Activities:
1 - In the biography of Edna Lillian Nelson, which two subjects did she excel at while attending Sydney Girls' High School?
2 - Retype the portion of the Edna Lillian Nelson biography that begins at the words "- Born: Edna" and ends after the words "hospital in Sydney.", without changing anything.
3 - Continue the biography of Edna Lillian Nelson from its final sentence onward.

Text segment:
- Born: Edna Lillian Smith 17 November 1896 Candelo
- Died: 25 February 1948 (aged 51) Sydney Hospital
- Education: University of Sydney
- Occupation: doctor
- Employer: Rachel Forster Hospital
- Spouse: William Thomas Nelson
- Children: four

= Edna Lillian Nelson =

Australian medical practitioner

Edna Lillian Nelson, born Edna Lillian Smith (1896–1948) was an Australian medical practitioner. She specialised in venereal diseases in the women's hospital in Sydney.

==Life==
Nelson was born in Candelo in New South Wales in 1896. Her English immigrant parents were Lillian (born Cordingly) and Wright Smith. She was their fifth child. Her father was a teacher and she attended Sydney Girls' High School where she excelled at botany and English. She went on to study medicine at the University of Sydney graduating with a first class degree and a prize reserved for women candidates.

Dataset:
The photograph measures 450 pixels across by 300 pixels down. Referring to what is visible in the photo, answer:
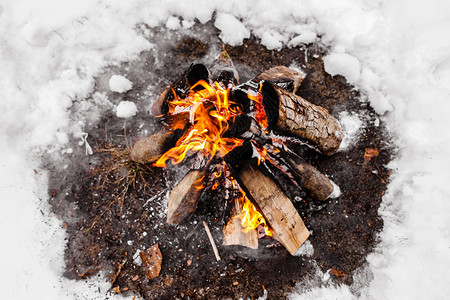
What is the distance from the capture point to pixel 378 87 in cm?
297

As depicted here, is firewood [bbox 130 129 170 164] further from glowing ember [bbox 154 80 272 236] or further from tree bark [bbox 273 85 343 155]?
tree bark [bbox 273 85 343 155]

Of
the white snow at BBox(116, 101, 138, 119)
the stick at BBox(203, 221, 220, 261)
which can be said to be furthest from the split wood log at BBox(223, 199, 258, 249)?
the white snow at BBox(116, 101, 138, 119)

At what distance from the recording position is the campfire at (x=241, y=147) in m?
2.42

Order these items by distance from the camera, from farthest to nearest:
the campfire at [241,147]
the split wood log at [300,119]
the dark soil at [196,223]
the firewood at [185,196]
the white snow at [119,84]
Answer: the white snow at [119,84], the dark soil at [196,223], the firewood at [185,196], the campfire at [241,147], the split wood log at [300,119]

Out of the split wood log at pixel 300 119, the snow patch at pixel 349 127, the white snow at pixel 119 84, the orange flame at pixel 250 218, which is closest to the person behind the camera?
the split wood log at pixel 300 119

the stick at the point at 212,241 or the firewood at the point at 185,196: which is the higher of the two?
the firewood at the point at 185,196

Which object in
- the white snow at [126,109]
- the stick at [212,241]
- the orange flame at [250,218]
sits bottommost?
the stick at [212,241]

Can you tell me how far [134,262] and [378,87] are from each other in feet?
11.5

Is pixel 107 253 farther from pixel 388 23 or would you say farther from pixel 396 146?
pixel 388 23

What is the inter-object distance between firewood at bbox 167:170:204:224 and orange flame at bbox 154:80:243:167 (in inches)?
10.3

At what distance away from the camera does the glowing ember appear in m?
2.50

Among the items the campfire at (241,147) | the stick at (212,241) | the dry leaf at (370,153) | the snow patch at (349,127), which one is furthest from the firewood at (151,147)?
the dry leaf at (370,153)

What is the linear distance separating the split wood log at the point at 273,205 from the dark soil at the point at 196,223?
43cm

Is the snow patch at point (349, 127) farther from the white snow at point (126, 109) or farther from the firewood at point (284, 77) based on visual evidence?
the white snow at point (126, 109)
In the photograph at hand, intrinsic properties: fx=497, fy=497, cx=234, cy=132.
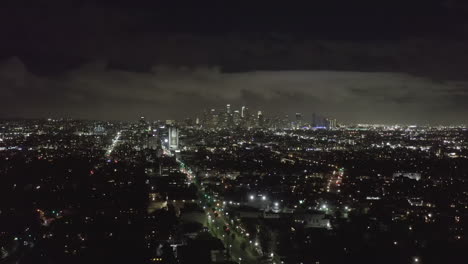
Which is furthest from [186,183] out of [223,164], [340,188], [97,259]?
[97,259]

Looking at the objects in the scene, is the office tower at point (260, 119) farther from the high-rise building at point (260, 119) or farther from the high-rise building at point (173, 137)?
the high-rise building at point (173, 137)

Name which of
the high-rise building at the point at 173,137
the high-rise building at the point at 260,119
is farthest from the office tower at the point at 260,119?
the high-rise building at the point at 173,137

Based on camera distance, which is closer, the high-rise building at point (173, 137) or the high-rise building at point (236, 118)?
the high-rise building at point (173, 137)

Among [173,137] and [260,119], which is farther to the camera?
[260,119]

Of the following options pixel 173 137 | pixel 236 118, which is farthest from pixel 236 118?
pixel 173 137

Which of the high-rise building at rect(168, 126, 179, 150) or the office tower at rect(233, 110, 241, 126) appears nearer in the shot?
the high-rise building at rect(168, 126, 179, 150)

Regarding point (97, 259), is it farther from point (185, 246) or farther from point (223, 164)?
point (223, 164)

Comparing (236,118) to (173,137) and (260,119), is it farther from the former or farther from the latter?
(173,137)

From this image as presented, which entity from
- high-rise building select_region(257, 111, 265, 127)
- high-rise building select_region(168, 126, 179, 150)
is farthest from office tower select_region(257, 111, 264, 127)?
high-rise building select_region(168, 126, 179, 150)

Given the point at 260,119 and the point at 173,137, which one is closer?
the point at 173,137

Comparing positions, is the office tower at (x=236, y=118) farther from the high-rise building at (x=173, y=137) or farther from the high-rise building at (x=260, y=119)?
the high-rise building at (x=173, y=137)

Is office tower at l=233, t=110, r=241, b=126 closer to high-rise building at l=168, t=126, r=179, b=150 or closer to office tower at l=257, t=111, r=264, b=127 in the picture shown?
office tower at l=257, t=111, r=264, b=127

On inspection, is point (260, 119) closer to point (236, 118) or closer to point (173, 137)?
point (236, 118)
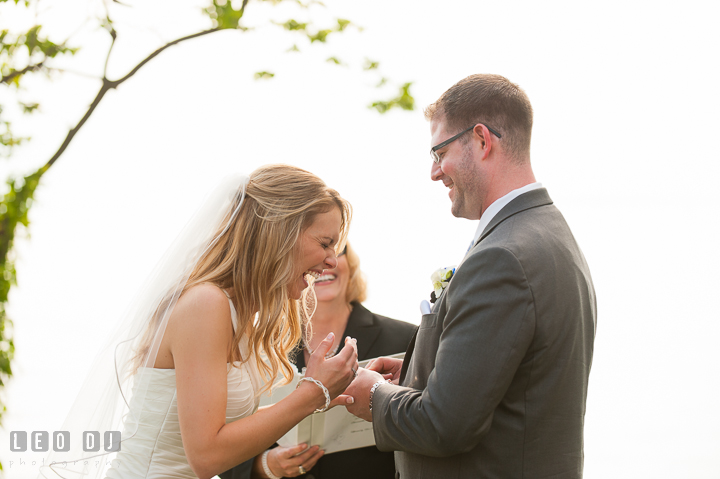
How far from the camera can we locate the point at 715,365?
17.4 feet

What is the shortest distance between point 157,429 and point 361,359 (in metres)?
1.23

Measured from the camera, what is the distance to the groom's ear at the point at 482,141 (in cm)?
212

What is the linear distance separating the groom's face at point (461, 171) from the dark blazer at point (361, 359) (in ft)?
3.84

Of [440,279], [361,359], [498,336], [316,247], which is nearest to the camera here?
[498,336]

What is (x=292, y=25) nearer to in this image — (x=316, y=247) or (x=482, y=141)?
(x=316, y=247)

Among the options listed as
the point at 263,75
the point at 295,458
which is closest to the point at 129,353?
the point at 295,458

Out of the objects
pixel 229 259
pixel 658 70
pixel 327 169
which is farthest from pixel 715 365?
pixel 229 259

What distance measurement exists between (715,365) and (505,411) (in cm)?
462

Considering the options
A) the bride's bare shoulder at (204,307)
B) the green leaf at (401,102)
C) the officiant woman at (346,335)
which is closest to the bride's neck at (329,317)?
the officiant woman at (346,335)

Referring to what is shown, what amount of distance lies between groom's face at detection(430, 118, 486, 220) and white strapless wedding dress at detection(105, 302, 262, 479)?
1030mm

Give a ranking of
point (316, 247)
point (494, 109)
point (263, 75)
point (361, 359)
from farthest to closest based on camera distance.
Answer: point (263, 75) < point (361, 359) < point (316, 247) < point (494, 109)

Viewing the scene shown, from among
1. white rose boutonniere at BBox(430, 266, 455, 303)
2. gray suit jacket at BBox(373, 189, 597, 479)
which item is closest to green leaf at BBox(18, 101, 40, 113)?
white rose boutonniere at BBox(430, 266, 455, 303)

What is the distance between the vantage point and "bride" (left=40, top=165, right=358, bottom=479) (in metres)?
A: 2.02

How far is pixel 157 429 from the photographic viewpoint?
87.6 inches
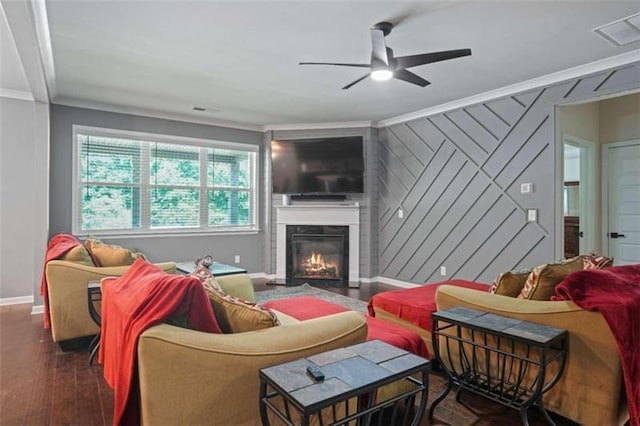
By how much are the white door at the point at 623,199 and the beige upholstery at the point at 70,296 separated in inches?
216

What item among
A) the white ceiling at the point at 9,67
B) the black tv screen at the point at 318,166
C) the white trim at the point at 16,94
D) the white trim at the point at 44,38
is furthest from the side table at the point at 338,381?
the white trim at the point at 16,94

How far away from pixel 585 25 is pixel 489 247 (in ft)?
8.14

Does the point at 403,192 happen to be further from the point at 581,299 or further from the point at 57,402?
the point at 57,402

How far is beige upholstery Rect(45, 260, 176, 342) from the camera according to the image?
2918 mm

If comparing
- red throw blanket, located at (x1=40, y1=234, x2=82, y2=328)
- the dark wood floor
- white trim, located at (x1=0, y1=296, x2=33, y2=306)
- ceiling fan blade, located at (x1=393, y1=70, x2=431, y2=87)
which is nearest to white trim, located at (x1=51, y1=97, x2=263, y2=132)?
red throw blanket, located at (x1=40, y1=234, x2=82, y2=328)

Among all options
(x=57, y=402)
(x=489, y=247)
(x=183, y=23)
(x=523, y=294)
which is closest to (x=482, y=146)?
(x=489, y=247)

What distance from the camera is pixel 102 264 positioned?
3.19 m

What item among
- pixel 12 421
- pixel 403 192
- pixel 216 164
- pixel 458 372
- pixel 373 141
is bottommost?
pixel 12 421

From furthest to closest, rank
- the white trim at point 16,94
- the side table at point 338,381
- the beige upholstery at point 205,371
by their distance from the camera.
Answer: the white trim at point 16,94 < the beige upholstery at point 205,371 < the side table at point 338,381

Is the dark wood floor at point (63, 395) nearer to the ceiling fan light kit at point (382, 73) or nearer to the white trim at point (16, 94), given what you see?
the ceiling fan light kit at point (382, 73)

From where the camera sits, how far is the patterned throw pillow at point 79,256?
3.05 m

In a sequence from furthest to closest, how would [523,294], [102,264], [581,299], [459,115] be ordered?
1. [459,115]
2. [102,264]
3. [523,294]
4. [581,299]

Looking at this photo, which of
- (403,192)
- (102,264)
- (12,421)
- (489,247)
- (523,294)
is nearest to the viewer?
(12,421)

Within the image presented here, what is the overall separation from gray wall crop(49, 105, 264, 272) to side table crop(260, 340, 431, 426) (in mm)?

Exercise results:
1 - Botany and English.

2 -
- Born: Edna Lillian Smith 17 November 1896 Candelo
- Died: 25 February 1948 (aged 51) Sydney Hospital
- Education: University of Sydney
- Occupation: doctor
- Employer: Rachel Forster Hospital
- Spouse: William Thomas Nelson
- Children: four

= Edna Lillian Nelson =

Australian medical practitioner

Edna Lillian Nelson, born Edna Lillian Smith (1896–1948) was an Australian medical practitioner. She specialised in venereal diseases in the women's hospital in Sydney.

3 -
She and her husband moved to Kalgoorlie in Western Australia after they married in 1924.

In 1936 she returned to Sydney where became the director of their venereal diseases department at the Rachel Forster Hospital. The clinic had been founded by Elsie Dalyell and Marie Montgomerie Hamilton in 1927. She left for further post-grad study in Europe in 1939. She managed to visit Copenhagen, Stockholm, Edinburgh and London but she soon returned because of the war. She made the decision that from then she wanted to work on a part-time basis. In 1943 she became a consultant. The changes required by the war were an opportunity for her. She had her own practise and in 1941 she started to treat skin diseases and in 1943 she became the leading physician for this speciality.

In 1941 the future prime minister Ben Chifley received a united deputation from a number of women's organisations. They were encouraging him to create a tax on men who were not married. This suggestion was made in preference to a proposal to introduce a new tax on the total income of married couples. The delegation was by Jessie Street, Vivienne Newson, Erna Keighley and Nelson.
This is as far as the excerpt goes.